- _READING PASSAGE_:

PAIRED in PyTorch 🔥

Related tags

Deep Learning paired
Overview

License

PAIRED

This codebase provides a PyTorch implementation of Protagonist Antagonist Induced Regret Environment Design (PAIRED), which was first introduced in "Emergent Complexity and Zero-Shot Transfer via Unsupervised Environment Design" (Dennis et al, 2020). This implementation comes integrated with custom adversarial maze environments based on MiniGrid environment (Chevalier-Boisvert et al, 2018), as used in Dennis et al, 2020.

Unsupervised environment design (UED) methods propose a curriculum of tasks or environment instances (levels) that aims to foster more sample efficient learning and robust policies. PAIRED performs unsupervised environment design (UED) using a three-player game among two student agents—the protagonist and antagonist—and an adversary. The antagonist is allied with the adversary, which proposes new environment instances (or levels) aiming to maximize the regret of the protagonist, estimated as the difference in returns achieved by the student agents across a batch of rollouts on proposed levels.

- _WORK INSTRUCTION_: Pick up the PAIRED overview after its last sentence and continue it.

- _RECORDED INFORMATION_:

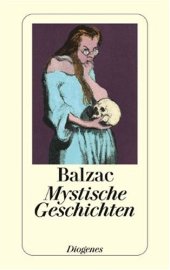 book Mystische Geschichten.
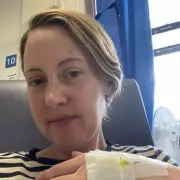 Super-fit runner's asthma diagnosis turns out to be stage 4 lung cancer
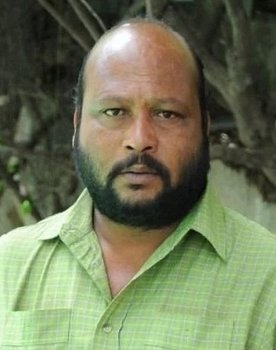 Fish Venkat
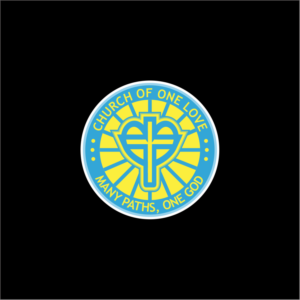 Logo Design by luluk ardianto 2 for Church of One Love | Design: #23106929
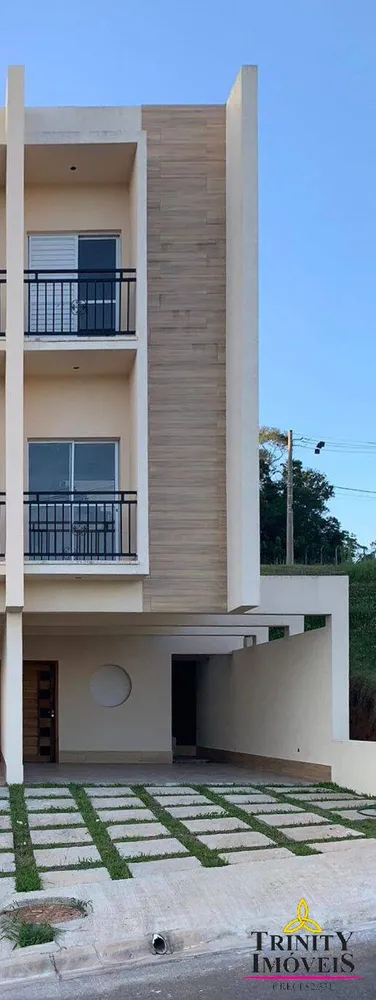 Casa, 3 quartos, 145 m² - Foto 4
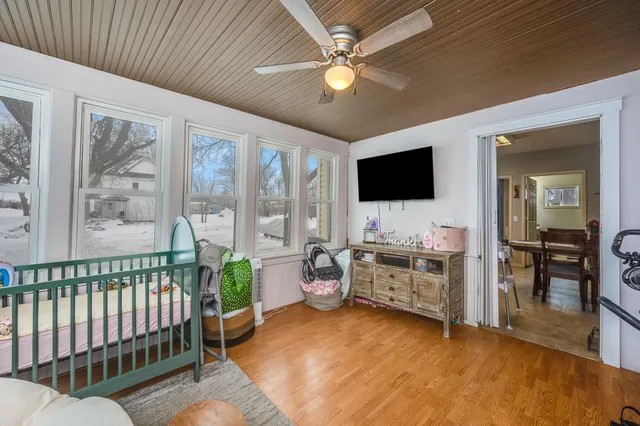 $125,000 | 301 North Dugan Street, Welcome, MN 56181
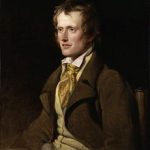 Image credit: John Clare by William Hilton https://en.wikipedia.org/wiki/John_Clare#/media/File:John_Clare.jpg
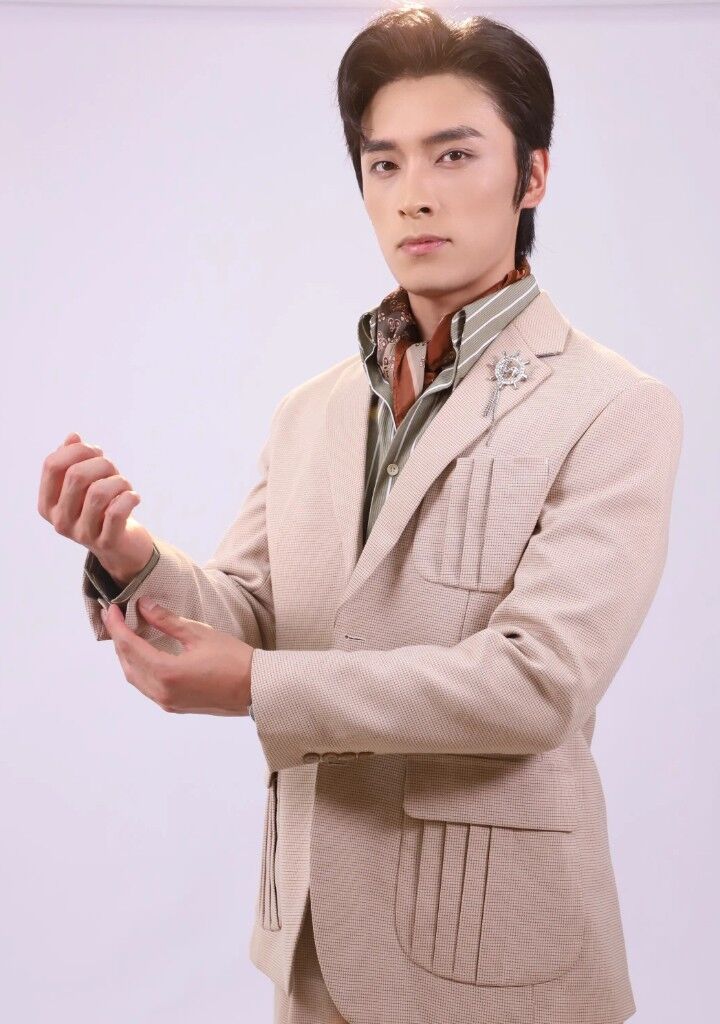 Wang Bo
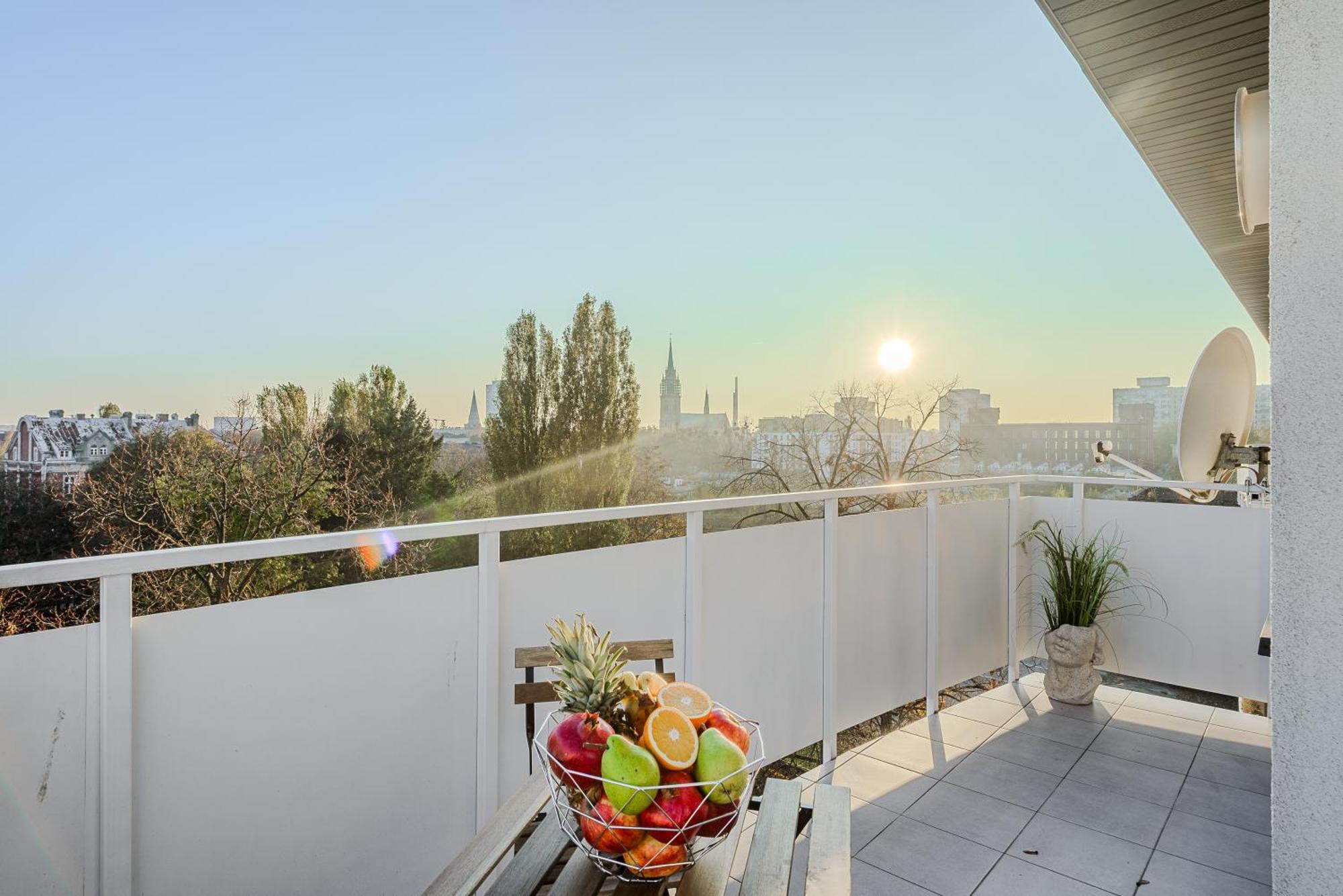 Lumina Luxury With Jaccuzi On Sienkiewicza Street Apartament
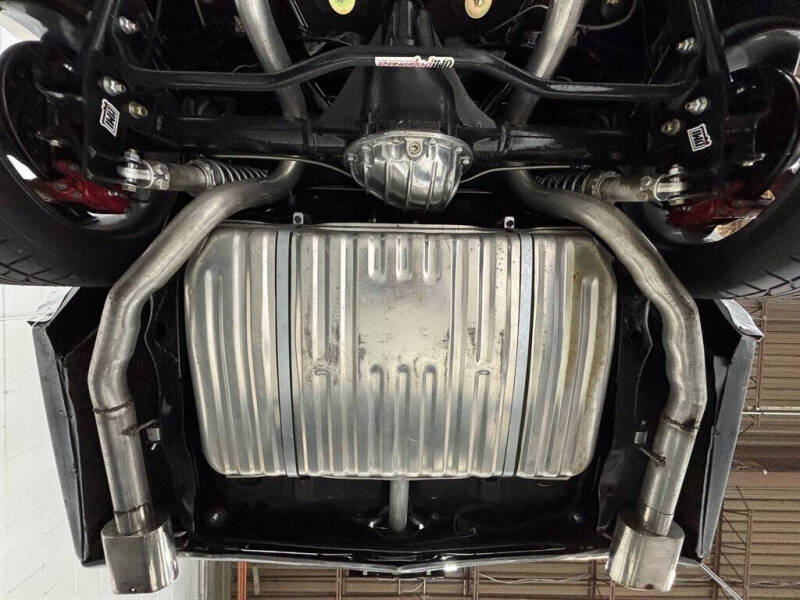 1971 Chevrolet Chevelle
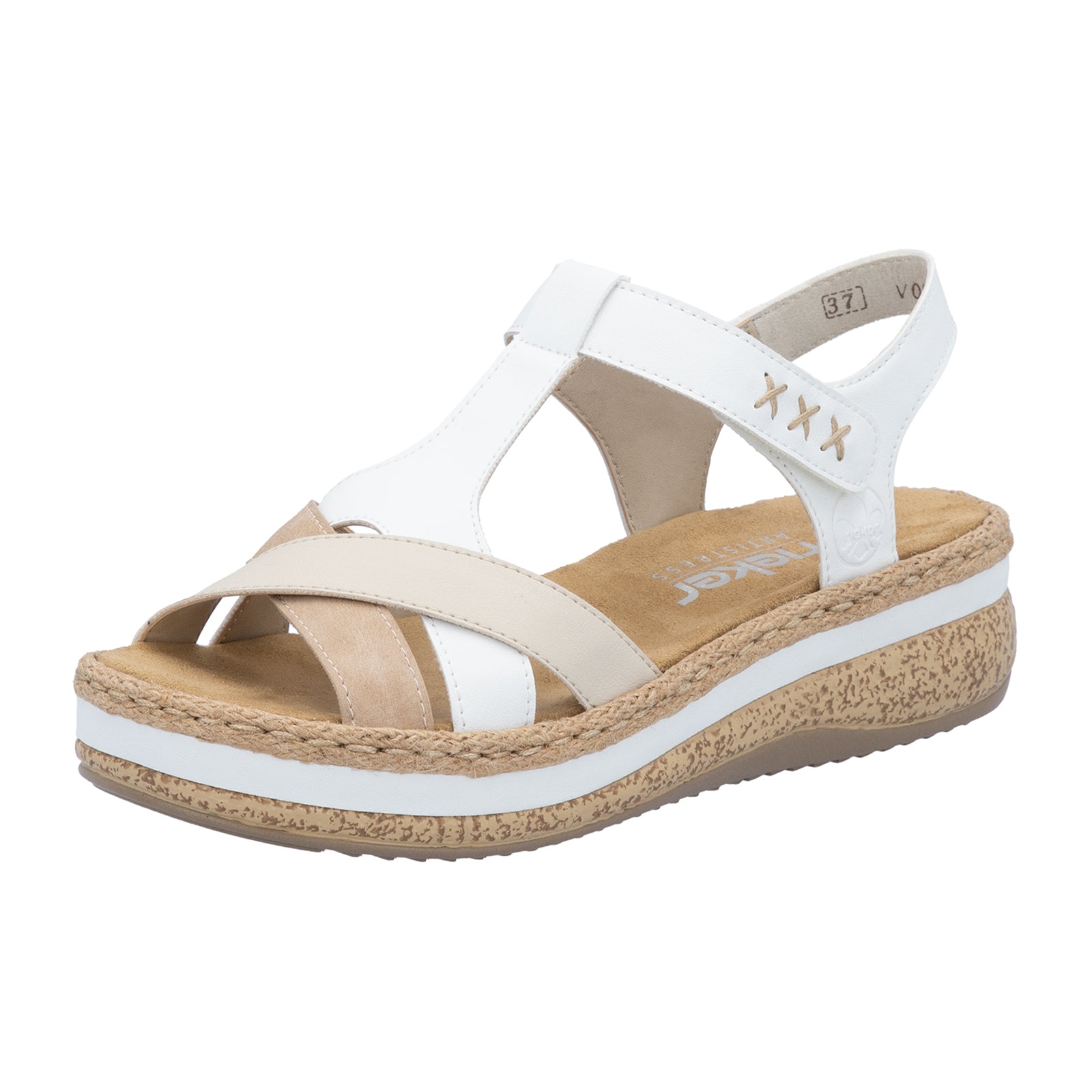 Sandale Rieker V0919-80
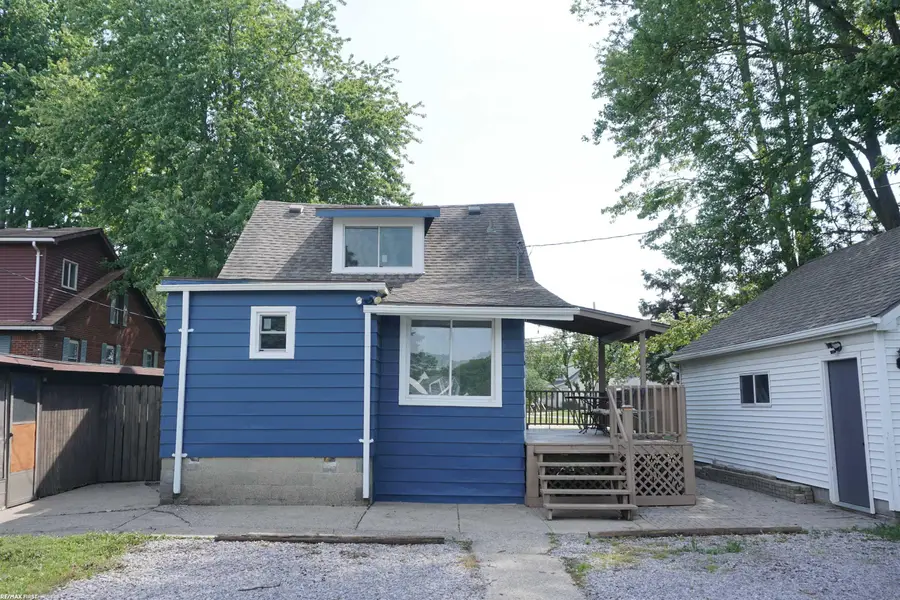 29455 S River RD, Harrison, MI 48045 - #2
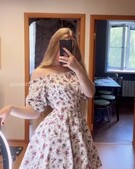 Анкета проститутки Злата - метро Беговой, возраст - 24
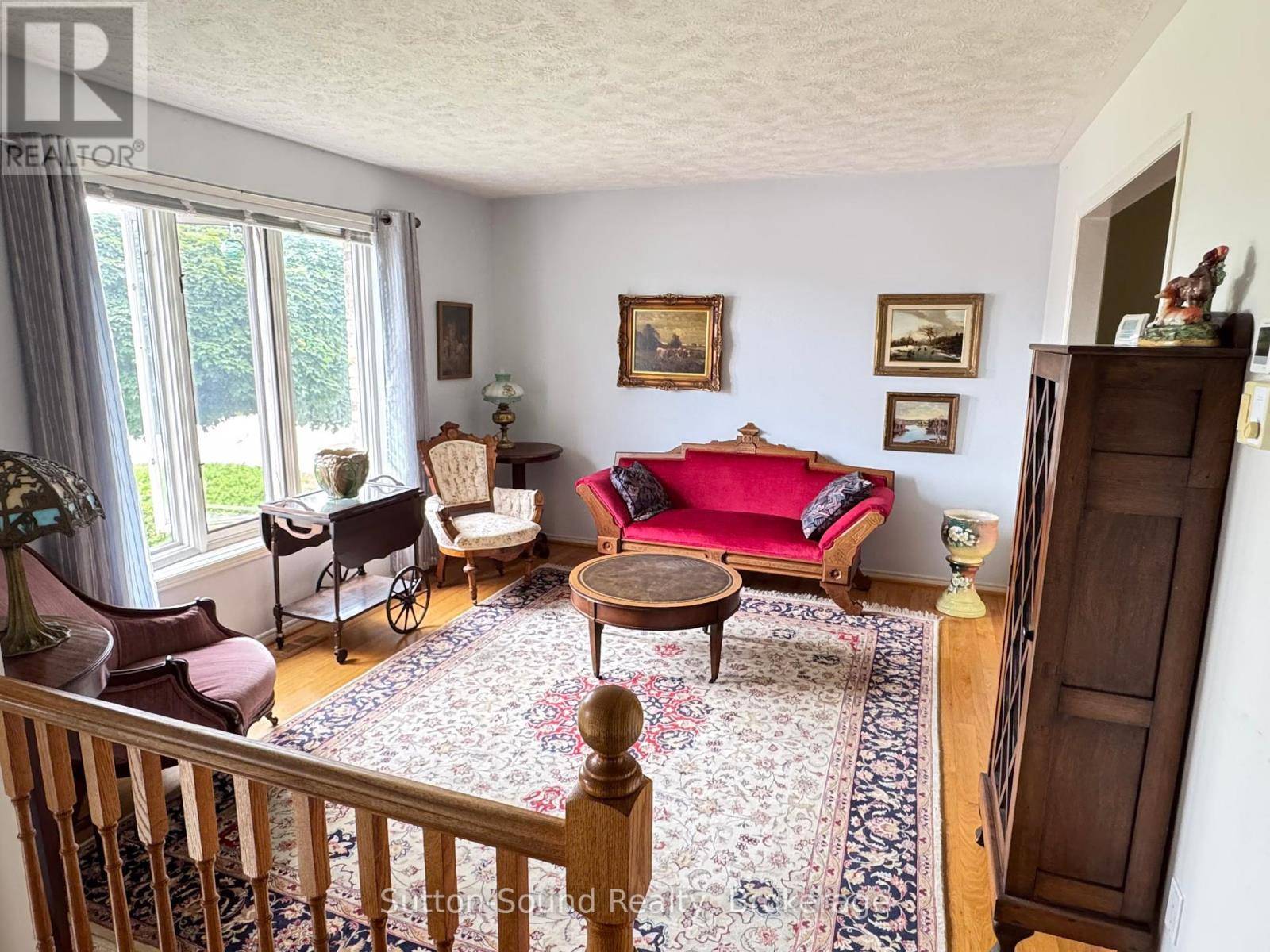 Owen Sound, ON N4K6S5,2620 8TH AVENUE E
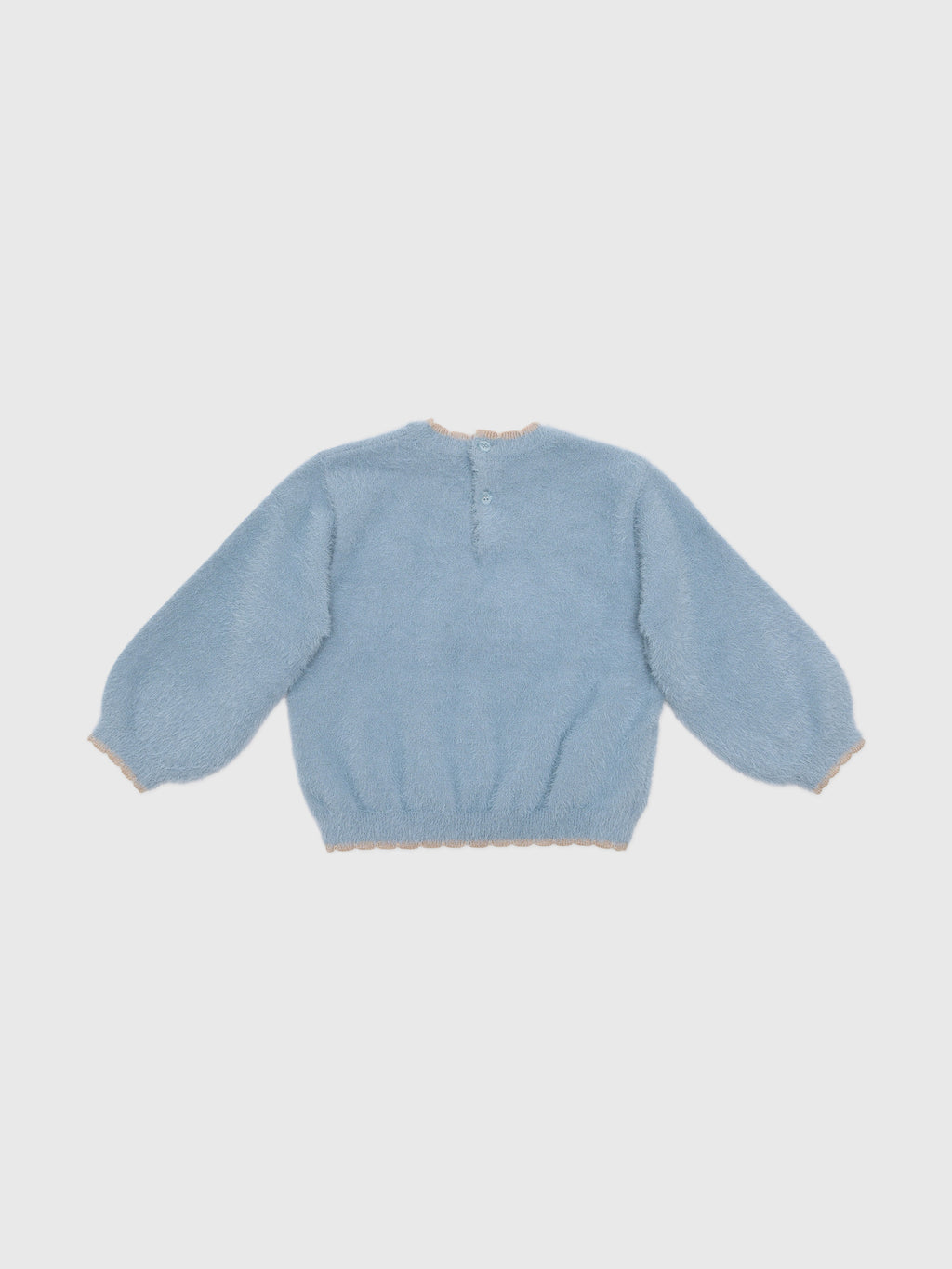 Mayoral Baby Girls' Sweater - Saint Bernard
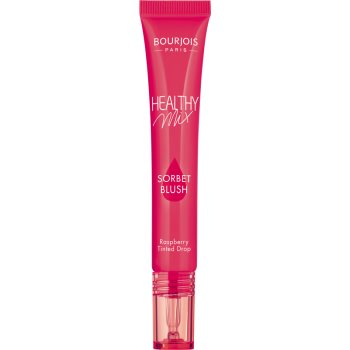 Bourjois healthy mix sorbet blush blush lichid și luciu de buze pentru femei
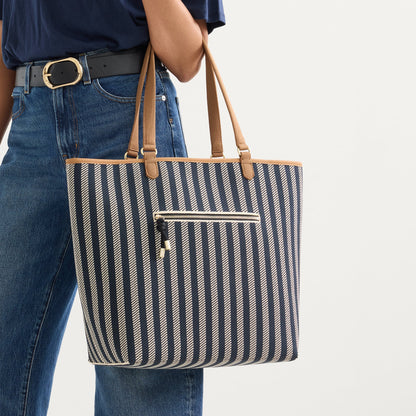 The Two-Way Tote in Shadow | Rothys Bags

- _REPLY TO THE EXERCISE_:
PAIRED has a strong guarantee of robustness in that at Nash equilibrium, it provably induces a minimax regret policy for the protagonist, which means that the protagonist optimally trades off regret across all possible levels that can be proposed by the adversary.

UED algorithms included

  • PAIRED (Protagonist Antagonist Induced Regret Environment Design)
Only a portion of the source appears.